The aircraft in its FOC standards will feature as many as 11 developments over the IOC standard aircraft. HAL and ADA had started the work for FOC as early as December 2014. Developmental teams are now aiming at integrating a new radome with the aircraft. The Multi-Mode Radar (MMR) developed for Tejas is said to be fully operational and has a tracking range of more than 80 kilometers.
The aircraft during its testing phase had pulled off a sustained +8G turn and this signals the aircraft’s readiness in performing complex combat manoeuvres. HAL and ADA have substantially redesigned the aero-dynamical structures of the aircraft and this has allowed the Angle of Attack (AoA) to be increased to 24-degrees. Developmental teams at HAL and ADA are confident of piloting the aircraft through the FOC phase without any major glitches.
Second Production line for Tejas.
Manohar Parrikar has confirmed that the government will indeed, set-up a second production line for manufacturing LCA Tejas aircraft. Till date, Hindustan Aeronautics Limited (HAL) has been the lone manufacturer of Tejas. Currently, HAL is producing the aircraft in its Bangalore facility and is capable of rolling out around 20 combat ready Tejas aircraft per year. The IAF is expected to place an order for 120+ Tejas Mk – 1A aircraft in the near future. The Indian Navy to arm its aircraft carriers is heavily backing the Tejas Mk-II concept. The navy may place orders for 50+ aircraft in the future.
HAL is expected to receive an order for 200+ aircraft by 2018. The retiring MiG-21 and MiG-27 aircraft of the air force are also to be replaced by Tejas. This demands HAL to roll out jets in the shortest possible timeframe. Hence, it is crucial that a second production line for the production of the Tejas aircraft is set up at the earliest. The government is contemplating on the option of engaging private industries. Global firms like Boeing, Rafale and Saab have shown keen interest in the program. A second production line with the participation of private industries will not only fulfil the needs of the country, but will also act as a nurturing force for India’s budding private aerospace companies.
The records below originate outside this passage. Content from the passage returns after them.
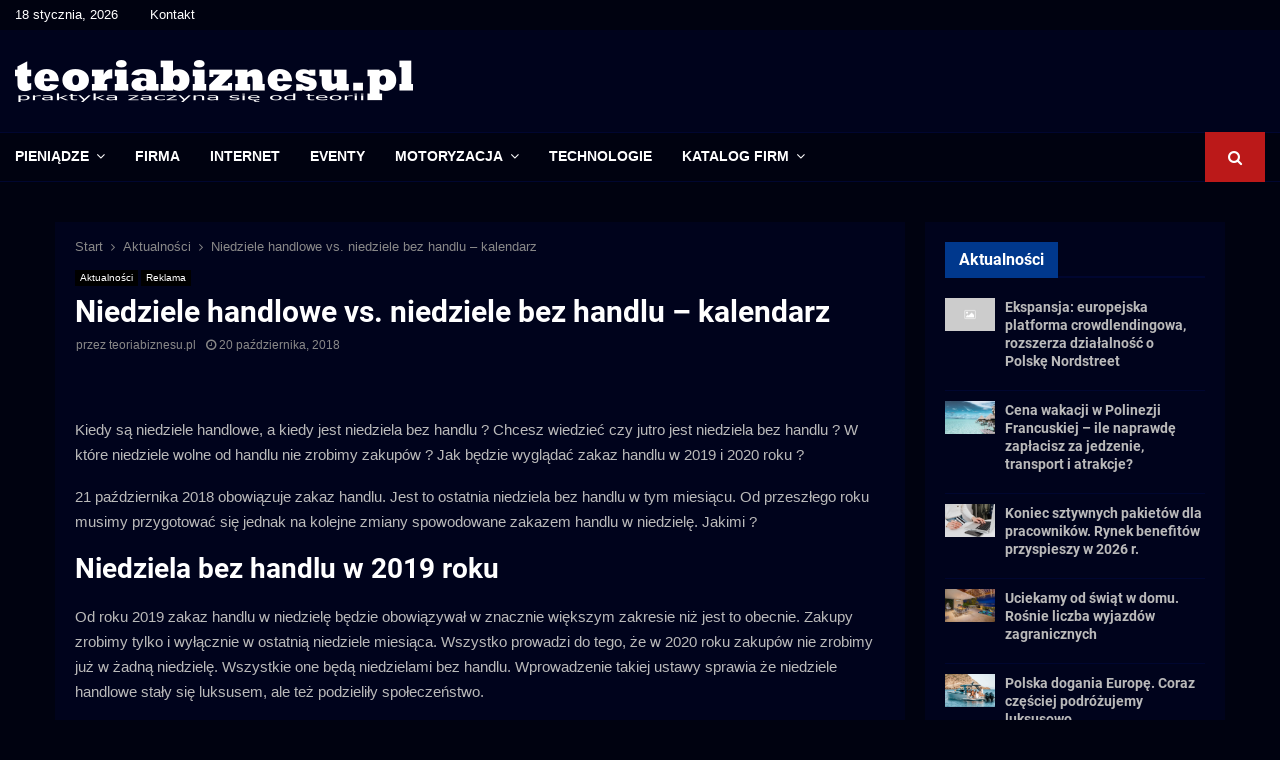

--- FILE ---
content_type: text/html; charset=utf-8
request_url: https://www.google.com/recaptcha/api2/aframe
body_size: 268
content:
<!DOCTYPE HTML><html><head><meta http-equiv="content-type" content="text/html; charset=UTF-8"></head><body><script nonce="xJjHrdLNHGWu47ZXfburVg">/** Anti-fraud and anti-abuse applications only. See google.com/recaptcha */ try{var clients={'sodar':'https://pagead2.googlesyndication.com/pagead/sodar?'};window.addEventListener("message",function(a){try{if(a.source===window.parent){var b=JSON.parse(a.data);var c=clients[b['id']];if(c){var d=document.createElement('img');d.src=c+b['params']+'&rc='+(localStorage.getItem("rc::a")?sessionStorage.getItem("rc::b"):"");window.document.body.appendChild(d);sessionStorage.setItem("rc::e",parseInt(sessionStorage.getItem("rc::e")||0)+1);localStorage.setItem("rc::h",'1768734718815');}}}catch(b){}});window.parent.postMessage("_grecaptcha_ready", "*");}catch(b){}</script></body></html>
Tejas Mk-1A to be a reality soon.
The LCA program entered a new era on 23rd September 2015, when HAL, ADA and IAF agreed upon the terms of ‘Standard of Preparation – 2018 (SoP-18)‘. Developmental agencies will now roll out an advanced version of Tejas known as Mk – 1A by 2018. The aircraft will be equipped with 100-plus cutting edge technologies including a highly advanced radar system and Electronic Warfare (EW) systems.
Tejas Mk-1A will feature an Active Electronically Scanned Array (AESA) radar system. These radars can simultaneously track targets at multiple frequencies using electronic modules. There are absolutely no mechanically moving parts in these radars and this enables them to scan the skies for targets at a much faster pace. HAL has selected the Elta manufactured EL/M-2052 AESA radar system for Tejas Mk-1A aircraft. Elta will also play a key part in India’s effort to indigenously develop the ‘Uttam AESA radars’. The addition of these radar systems is a major boost to the aircraft’s capabilities.
Tejas, with these modifications is bound to out fly all of its competitors in the coming years. Tejas has evolved overtime to be one of the best fighter aircraft to be ever manufactured. There is a bright future for India’s aerospace child – LCA Tejas, not only in the home front but also in the lucrative international arena.